A long time ago, and very far away, an old friend of mine told me she was embarking on a new venture. She was inventing an app.
Apart from the fact that I think 'app' one of the ugliest neologisms in the English language, I was frantically impressed. I am always very impressed by people who know how to do things that I cannot fathom. It is why I love the dry stone-wallers.
She and another old friend from university days got together and came up with an idea so lovely in its simplicity, so William Morris-ish in its beauty and utility, that I collected together all my hats and took them off.
It was a poetry app, for children. There were many carefully selected, mostly quite short poems, for every age group and every occasion. Some of them were read aloud by good actors, like Bill Nighy and Helena Bonham-Carter, so you could press a button on your device and hear them reading The Charge of the Light Brigade, or The Owl and the Pussycat.
So overcome was I by the cleverness of this that I swore up and down that I should write of nothing else on the blog. 'I don't have very many readers,' I said, 'but they are very, very high quality.' The thing would go viral, and I would have helped, and everything in the garden would be blindingly lovely.
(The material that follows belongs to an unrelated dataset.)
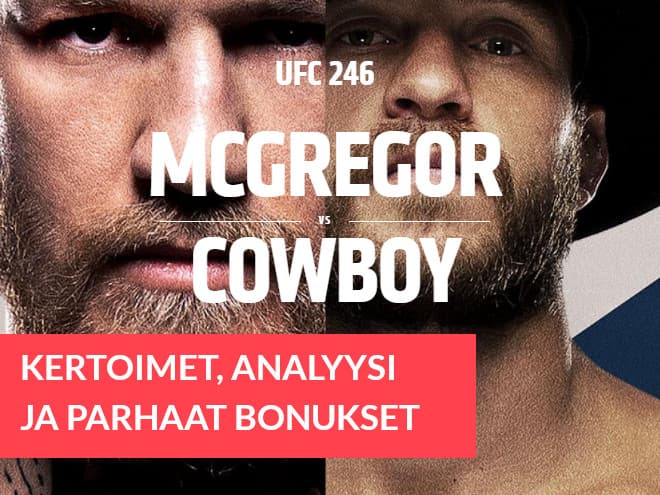Katso kertoimet McGregor vs Cerrone UFC otteluun Las Vegasissa 19.1.2020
Then, I kept forgetting. Once I had forgotten a few times, the resulting angst was so crushing that I could not write a word about the thing, even though I used it and loved it. It turned out that although it was compiled for children, all the poems were perfectly delightful for grown-ups too.
Very few apps have much pleasing application, apart from a fleeting novelty value. If you go and look at the list of apps in the iStore, you may experience a dull sinking of the heart, they are so specious. This one was so good that it took off with no help from me, and was a roaring success. So much so, that it was followed by a book.
Finally, because it is Christmas, I get around to mentioning it. The book is If: A Treasury of Poems for Almost Every Possibility; a very good title for a very good book. It is a perfect present for someone you love:
You can buy it on Amazon
here
Details of the app and some sample readings are on the If website,
here.
Not that many people create something which is good and simple and true and not cynical or driven by hype, but just gives pleasure. I'm always really admiring of those who do.
And as if all this goodness were not enough, they give 10% of their sales to Save the Children. Which, you must admit, is very, very Christmassy indeed.